What is Java Memory Model

The Java memory model defines how the Java virtual machine works with the computer’s memory (RAM). Understanding of Java Memory Model is very important if you want to develop a highly concurrent application.

Below are the important points regarding the Java Memory Model:

1. The Java programming language specifies a memory model for shared memory multiprocessors that supports high-performance implementations.
2. Memory that can be shared between threads is called shared memory or heap memory. All instance fields, static fields, and array elements are stored in heap memory.
3. The Java Memory Model defines how threads in Java interact through memory. It ensures that all threads see a consistent value for the variable.
4. The Java Memory Model describes, given a program and an execution trace of that program, whether the execution trace is a legal execution of the program.
5. The Java Memory Model provides a great deal of freedom for the implementer to perform a myriad of code transformations.
6. It must be possible for the Java Memory Model to decide when it can commit actions that take place in a finalizer.
7. Local variables, formal method parameters, and exception handler parameters are never shared between threads and are unaffected by the memory model.
8. The Java Memory Model defines the behavior of volatile and synchronized, and, more importantly, ensures that a correctly synchronized Java program runs correctly on all processor architectures.
9. The Java Memory Model specifies when the actions of one thread on memory are guaranteed to be visible to another.

The Java Memory Model define the allowed program outcomes by describing what executions are conforming by introducing actions, orders over actions, and consistency rules that govern what actions+orders+constraints constitute a valid execution. When a the result of a program can be explained by some valid execution, then this result is allowed under Java Memory Model.

Below are the orders and actions under Java Memory Model:

Program order (PO): it defines a total order of actions within each thread. This order provides a connection between the single-threaded execution of the program, and the actions it generates. Executions that have program orders inconsistent with the original programs cannot be used to reason about that particular program’s outcomes.

Synchronization order (SO): it defines a total order over synchronization actions. It comes with two important consistency rules:

1. SO consistency: all reads that come later in the synchronization order see the last write to that location. This property disallows racy results over synchronization actions in conforming executions.

2. SO-PO consistency: the order of synchronization actions in SO within a single thread is consistent with PO in that thread. This means a conforming execution should have the order of SO to agree with PO.

SO consistency and SO-PO consistency mean that in all conforming executions synchronized actions appear sequentially consistent.

Synchronized-with order (SW): a suborder of SO that covers the pairs of synchronization actions that “see” each other. This order serves as the connection bridge between different threads.
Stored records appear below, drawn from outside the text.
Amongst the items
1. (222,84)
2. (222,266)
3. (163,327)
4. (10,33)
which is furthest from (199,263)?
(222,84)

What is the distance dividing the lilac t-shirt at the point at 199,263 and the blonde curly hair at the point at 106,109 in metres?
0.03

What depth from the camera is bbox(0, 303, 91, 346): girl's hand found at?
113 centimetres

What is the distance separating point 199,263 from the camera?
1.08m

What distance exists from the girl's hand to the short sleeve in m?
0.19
Happens-before order (HB): the transitive closure of the union of PO and SW. Unlike SO, HB is a partial order, and only relates some actions, not every pair of actions. Also, unlike SO, HB is able to relate the actions that are not synchronization actions, which allows us to cover all important actions with ordering guarantees. HB comes with the following important consistency rule:

HB consistency: every read can see either the latest write in the happens-before order (notice the symmetry with SO here), or any other write that is not ordered by HB (this allows races).

Causality rules: this is an additional verification on otherwise conforming executions, to rule out causality loops. This is verified by a special process of “committing” the actions from the execution and verifying that no self-justification of actions takes place.

Final field rules: this is tangential to the rest of the model, and describes additional constraints imposed by final fields, e.g. additional happens-before ordering between final field stores and their associated reads.